▶ [Extract to read]
┄┄┄┄┄┄┄┄┄┄┄┄┄┄┄┄┄┄┄┄

At bar is a Petition for Review on Certiorari under Rule 45 of the Revised Rules of Court, seeking to set aside the Decision[1] dated October 26, 1989 and the Resolution[2] dated January 4, 1991, of the Court of Appeals[3] in CA - G.R. CV NO. 11750, reversing the Decision[4], dated May 30, 1986, of Branch XV, Regional Trial Court, in Trece Martires City[5] in Civil Case No. NC - 75.

The antecedent facts that matter are as follows:

Virginia P. Sarmiento and Apolonia P. Catibayan, the petitioners herein, filed a complaint for partition of a piece of land, more particularly described as Lot No. 926 of the Naic Estate, G.L.R.O., Record No. 8340, in Naic, Cavite, with an area of 1, 779 square meters, covered by TCT No. 21877 issued on September 1, 1941 to co-owners, Francisco Arguelles and Petrona Reyes.

Petitioners are sisters, their parents being Tiburcio Pangilinan and Leogarda Arguelles, who died in 1946. Leogarda was the daughter of Francisco Arguelles who died on February 18, 1949 and Emilia Pineli, who died on May 2, 1950. Private respondent Simon Arguelles is a half brother of Leogarda, with Francisco Arguelles as their common father.

Petitioners claim that as granddaughters of Francisco Arguelles, they and private respondent Simon Arguelles are co-owners of the 1/2 portion of Lot No. 926, as the only heirs of the late Francisco Arguelles. But according to private respondent, petitioners are not the legal heirs of Francisco Arguelles because their (petitioners') mother, Leogarda Arguelles, was allegedly an illegitimate child of his father, Francisco Arguelles, and Emilia Pineli who were not married. Under the old Civil Code, which should be applied since Francisco Arguelles died in 1949, before the effectivity of the New Civil Code, an illegitimate child did not have successional rights.

After trial, the lower court came out with a decision ordering the parties herein to partition among themselves subject portion of Lot No. 926; and disposing thus:
"In view of all the foregoing, plaintiffs Virginia P. Sarmiento and Apolonia P. Catibayan and defendant Simon Arguelles are hereby ordered to partition among themselves the one-half portion of lot No. 926 of the Naic Estate, located in Naic, Cavite, covered by Transfer Certificate of Title No. 21877, pertaining to the deceased Francisco Arguelles.

┄┄┄┄┄┄┄┄┄┄┄┄┄┄┄┄┄┄┄┄

Quantitative chart reasoning data

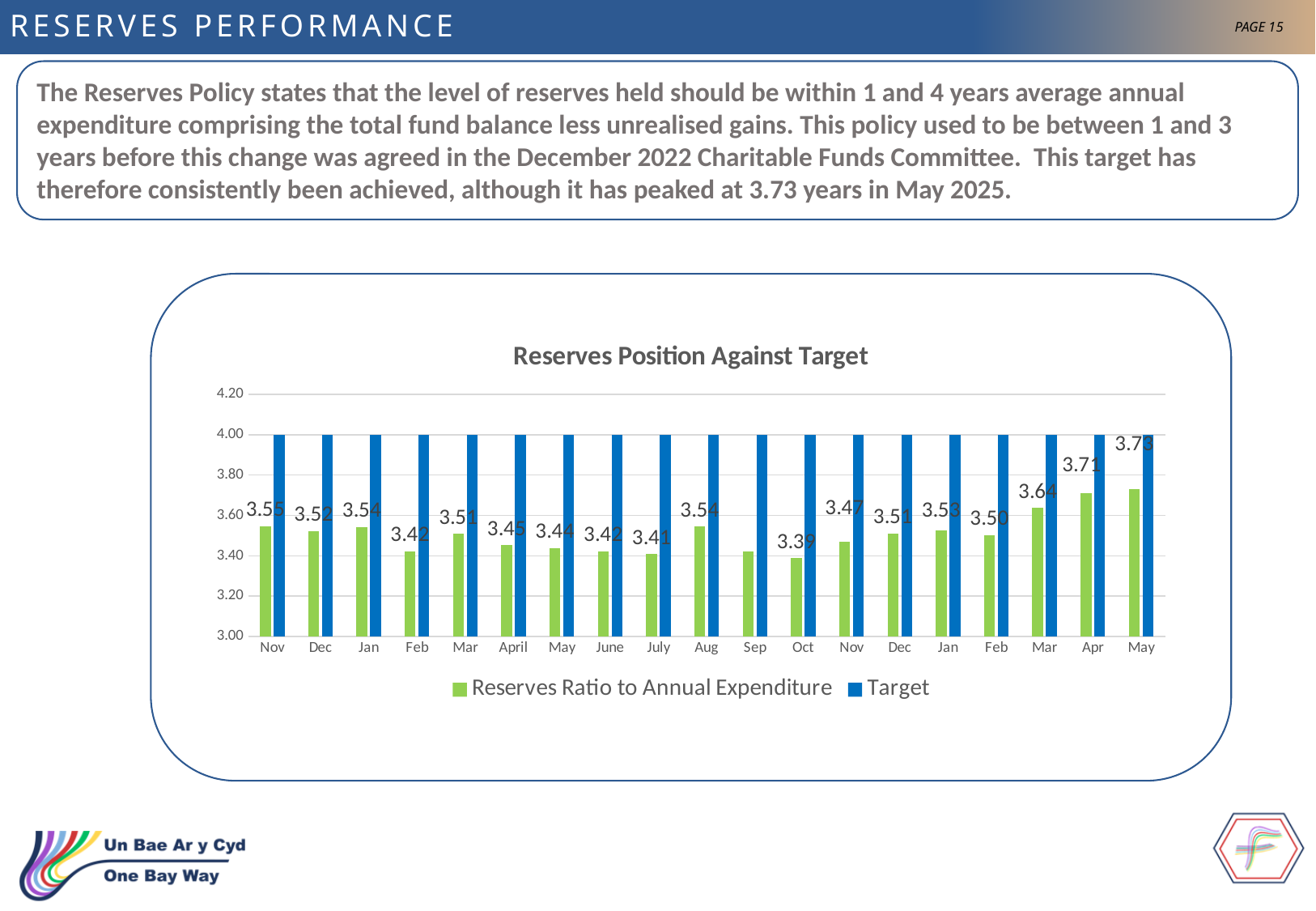
What is the Reserves Ratio to Annual Expenditure for the final May on the x axis? 3.73 Is the Target value for each month greater or less than 3.80? greater What is the difference between the Reserves Ratio to Annual Expenditure for Aug and for July? 0.13 How many series does the legend list? 2 What type of chart is 'Reserves Position Against Target'? Bar chart Which month has the highest Reserves Ratio to Annual Expenditure? May (the last category) What is the Reserves Ratio to Annual Expenditure for April? 3.45 Which month has the lowest Reserves Ratio to Annual Expenditure? Oct What is the Reserves Ratio to Annual Expenditure for Oct? 3.39 How many months are shown on the x axis of the chart? 19 Is the Reserves Ratio to Annual Expenditure for Sep greater or less than 3.60? less Which is larger, the Reserves Ratio to Annual Expenditure for June or for Aug? Aug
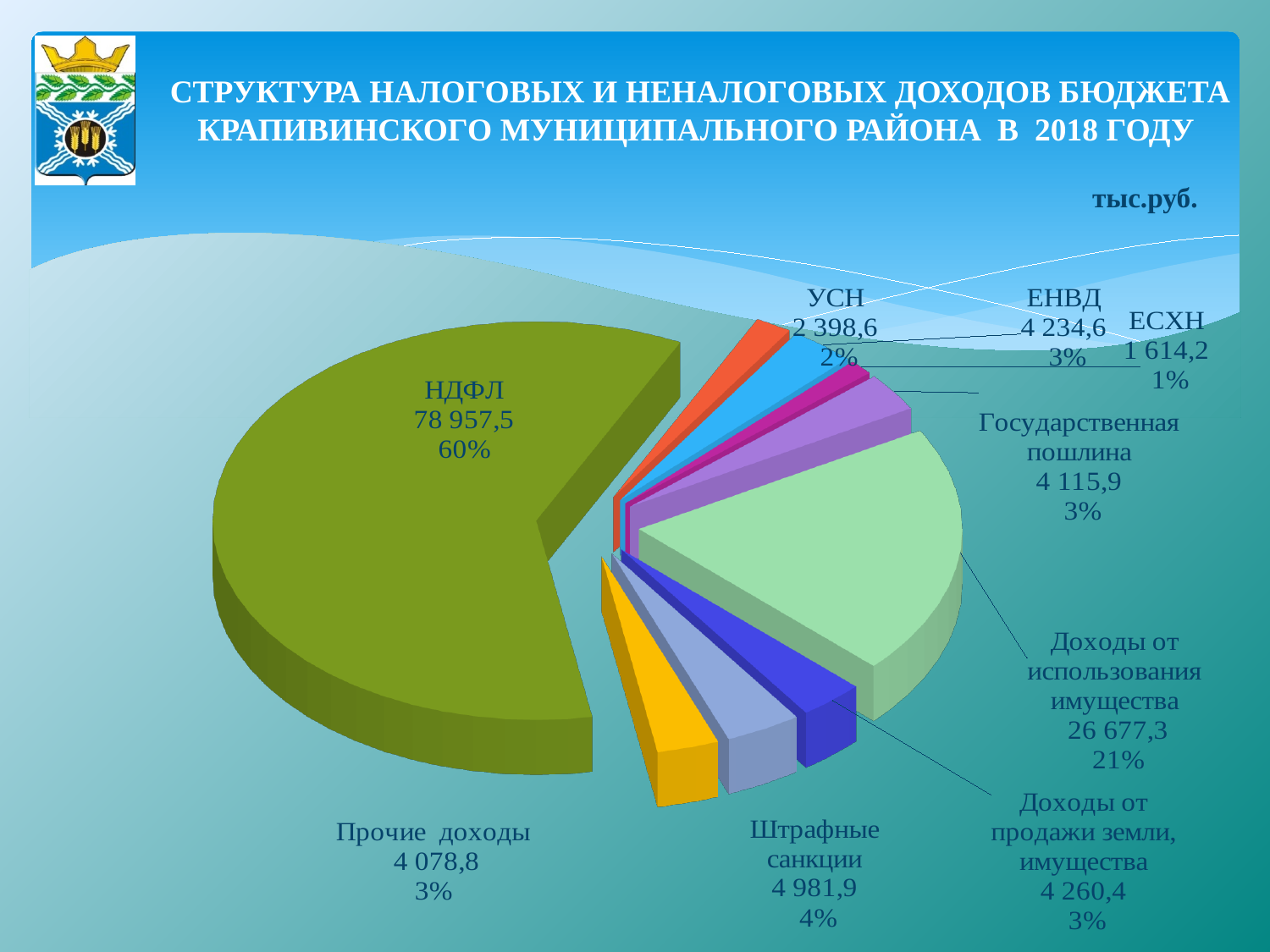
What is the value for Штрафные санкции? 4 981,9 What is the difference between the values for НДФЛ and Доходы от использования имущества? 52 280,2 Which category has the smallest share of the pie? ЕСХН What share of the pie does УСН represent? 2% What kind of chart is shown on the slide? pie chart Which is larger, the value for ЕНВД or the value for Государственная пошлина? ЕНВД What is the value for Доходы от использования имущества? 26 677,3 Which category has the largest share of the pie? НДФЛ In what units are the values on the chart given? тыс.руб. What is the value for НДФЛ? 78 957,5 How many categories (slices) does the pie chart show? 9 What share of the pie does Доходы от использования имущества represent? 21%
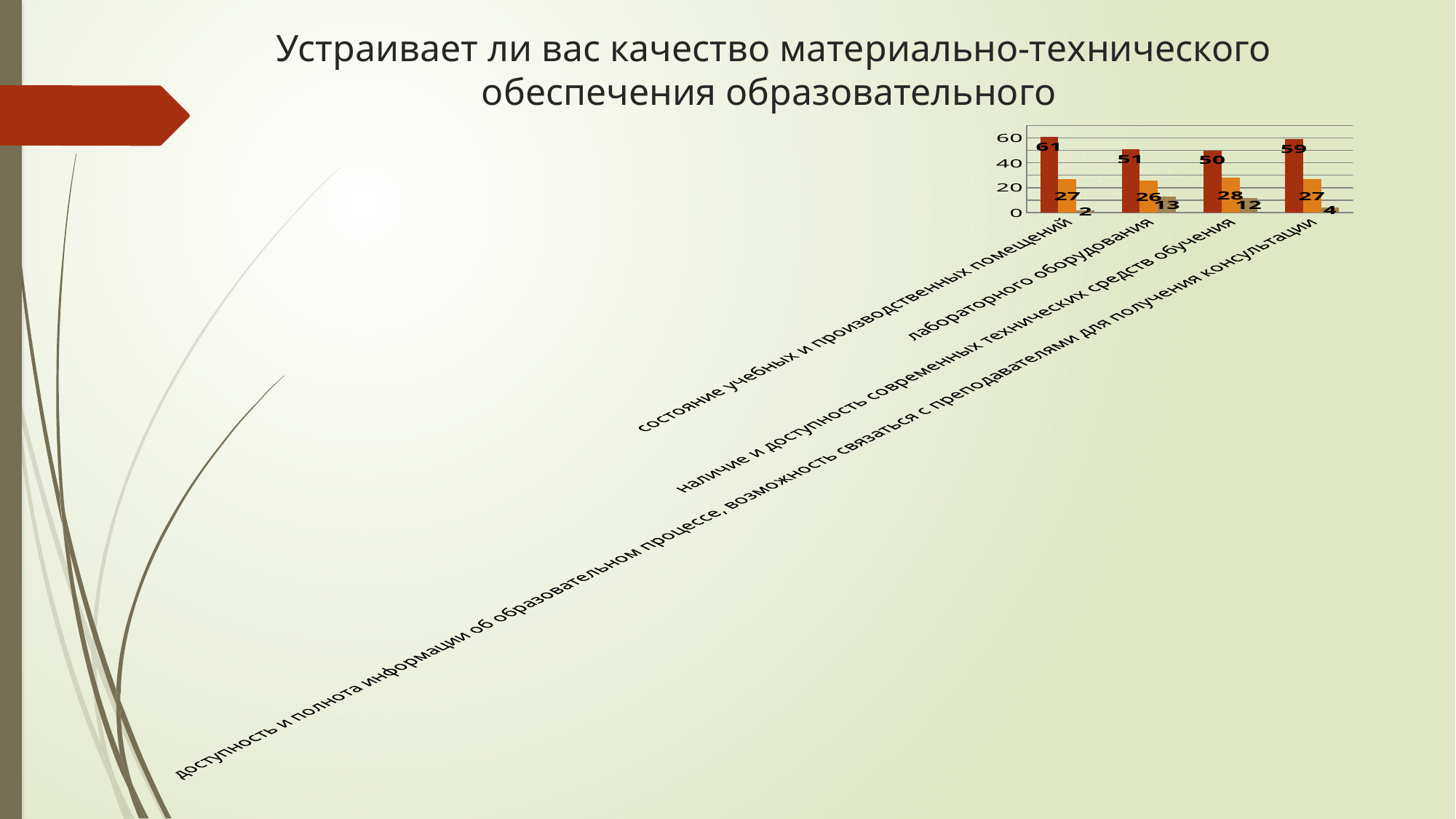
What is the value of the dark red bar for 'доступность и полнота информации об образовательном процессе, возможность связаться с преподавателями для получения консультации'? 59 Which category has the lowest brown bar? состояние учебных и производственных помещений What is the value of the brown bar for 'наличие и доступность современных технических средств обучения'? 12 What is the value of the dark red bar for 'состояние учебных и производственных помещений'? 61 Which category has the highest dark red bar? состояние учебных и производственных помещений Is the dark red bar for 'наличие и доступность современных технических средств обучения' greater or less than 40? greater How many categories are shown on the x axis of the chart? 4 How many bars are shown for each category in the chart? 3 What kind of chart is shown on the slide? bar chart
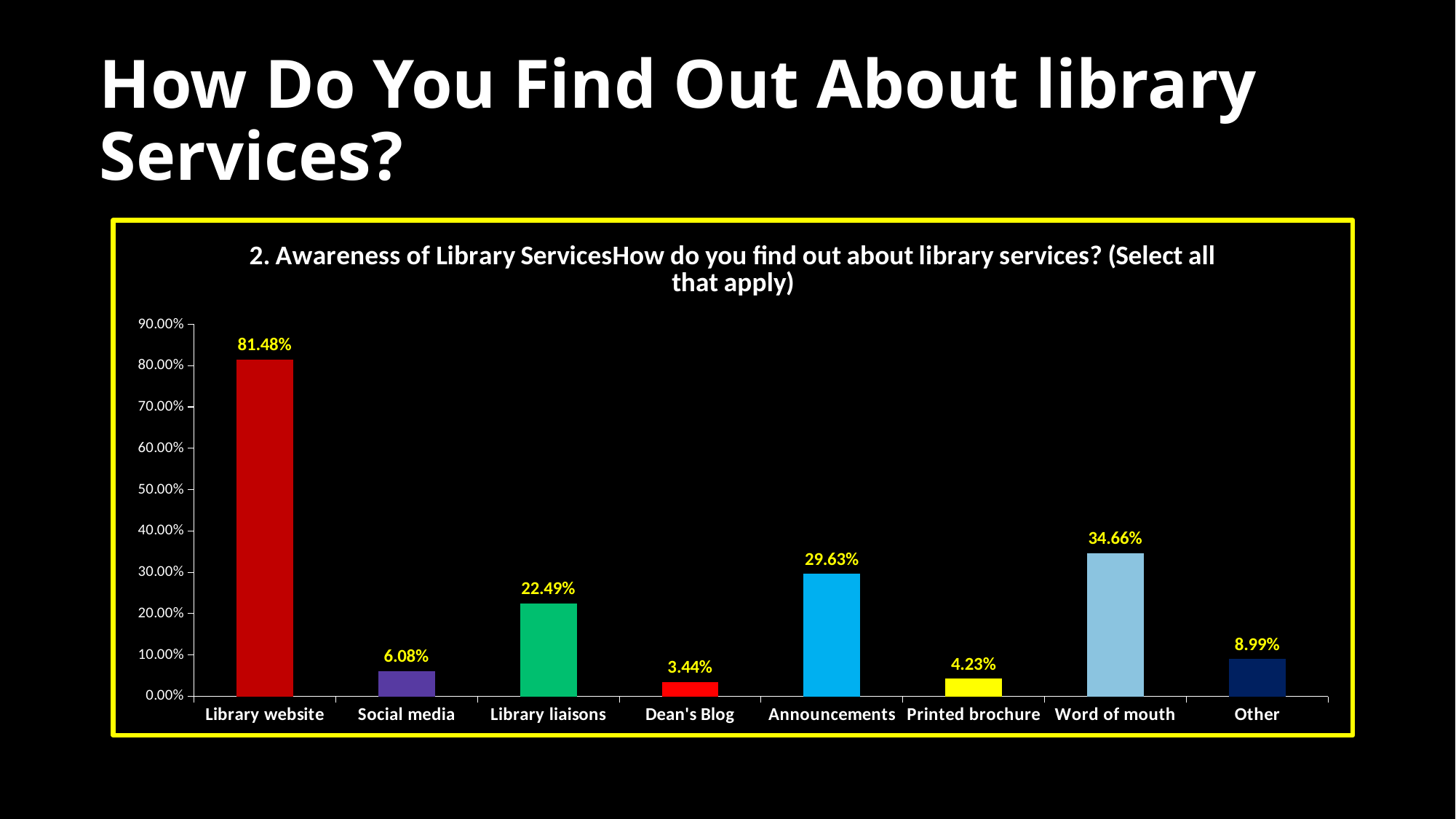
How many categories are shown on the x axis? 8 Which is larger, the value for Library liaisons or the value for Other? Library liaisons What is the value for Library website? 81.48% What kind of chart is shown on the slide? bar chart What is the difference between the values for Word of mouth and Announcements? 5.03% What is the value for Dean's Blog? 3.44% What is the difference between the values for Social media and Printed brochure? 1.85% Which category has the highest value? Library website What colour is the bar for Library website? red Which category has the lowest value? Dean's Blog What is the value for Word of mouth? 34.66% Is the value for Announcements greater or less than 20.00%? greater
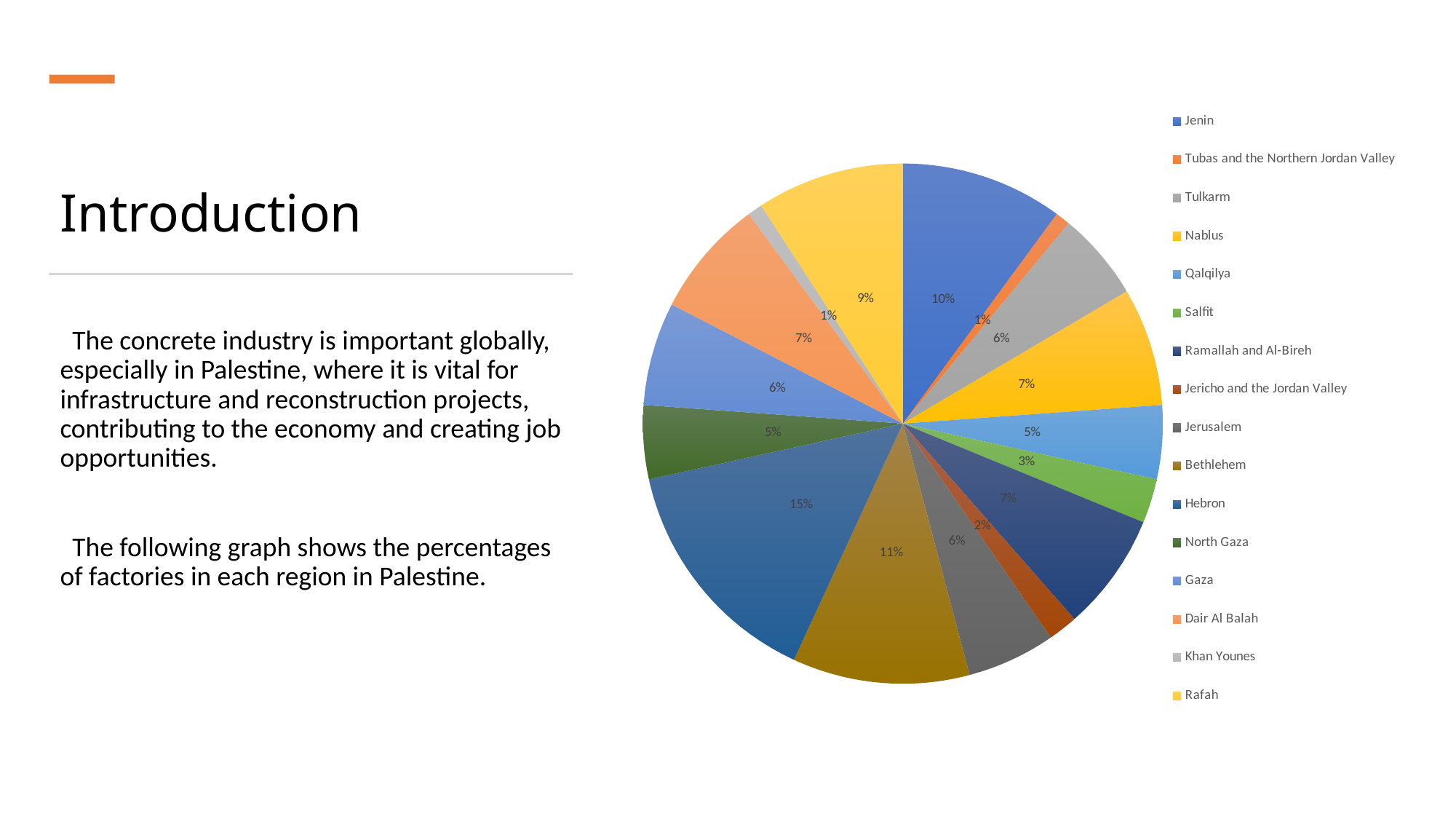
What percentage of factories is in Salfit? 3% What kind of chart is shown on the slide? pie chart What percentage of factories is in Bethlehem? 11% What percentage of factories is in Jericho and the Jordan Valley? 2% Which region has a larger share of factories, Jenin or Rafah? Jenin Which region has the largest share of factories? Hebron What percentage of factories is in Rafah? 9% What percentage of factories is in Jenin? 10% What percentage of factories is in Hebron? 15% Which region is listed first in the legend of the pie chart? Jenin By how many percentage points does Hebron's share exceed Bethlehem's share? 4 percentage points How many regions does the legend of the pie chart list? 16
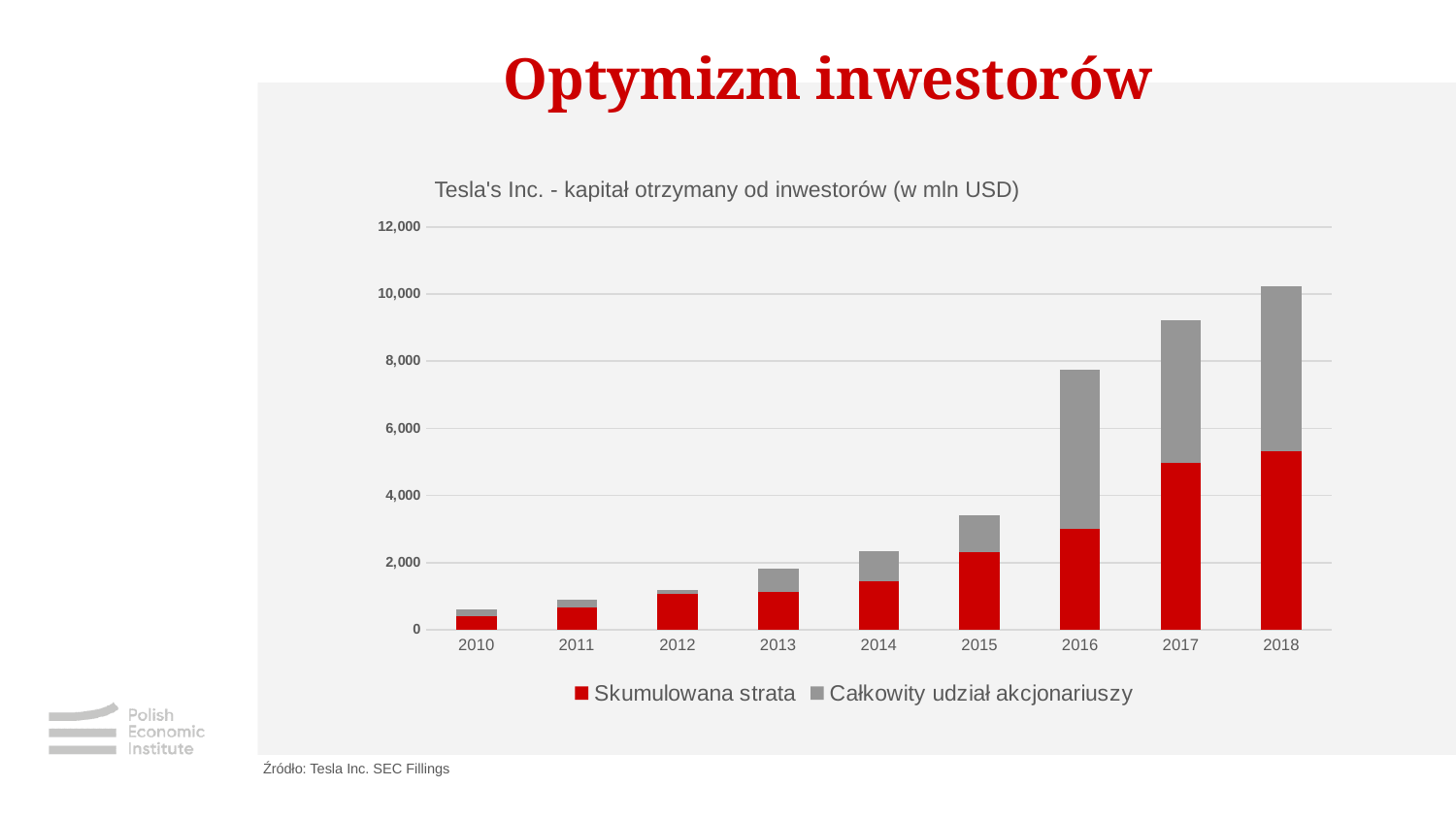
What is the title of the chart? Tesla's Inc. - kapitał otrzymany od inwestorów (w mln USD) What kind of chart is shown on the slide? stacked bar chart How many years are shown on the x axis of the chart? 9 Is the total bar for 2015 greater or less than 4,000? less Which year has the highest total bar in the chart? 2018 How many series does the chart legend list? 2 Do the total bar heights rise or fall from 2010 to 2018? rise Is the total bar for 2018 greater or less than 8,000? greater Which year has the lowest total bar in the chart? 2010 Is the 'Skumulowana strata' segment for 2018 greater or less than 4,000? greater Which year has the larger total bar, 2016 or 2017? 2017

┄┄┄┄┄┄┄┄┄┄┄┄┄┄┄┄┄┄┄┄

▶ [Task] Retype the court decision between "The antecedent facts" and "their common father.", inclusive. The items were drawn from a separate source.

▶ [Answer for this exercise]
The antecedent facts that matter are as follows:

Virginia P. Sarmiento and Apolonia P. Catibayan, the petitioners herein, filed a complaint for partition of a piece of land, more particularly described as Lot No. 926 of the Naic Estate, G.L.R.O., Record No. 8340, in Naic, Cavite, with an area of 1, 779 square meters, covered by TCT No. 21877 issued on September 1, 1941 to co-owners, Francisco Arguelles and Petrona Reyes.

Petitioners are sisters, their parents being Tiburcio Pangilinan and Leogarda Arguelles, who died in 1946. Leogarda was the daughter of Francisco Arguelles who died on February 18, 1949 and Emilia Pineli, who died on May 2, 1950. Private respondent Simon Arguelles is a half brother of Leogarda, with Francisco Arguelles as their common father.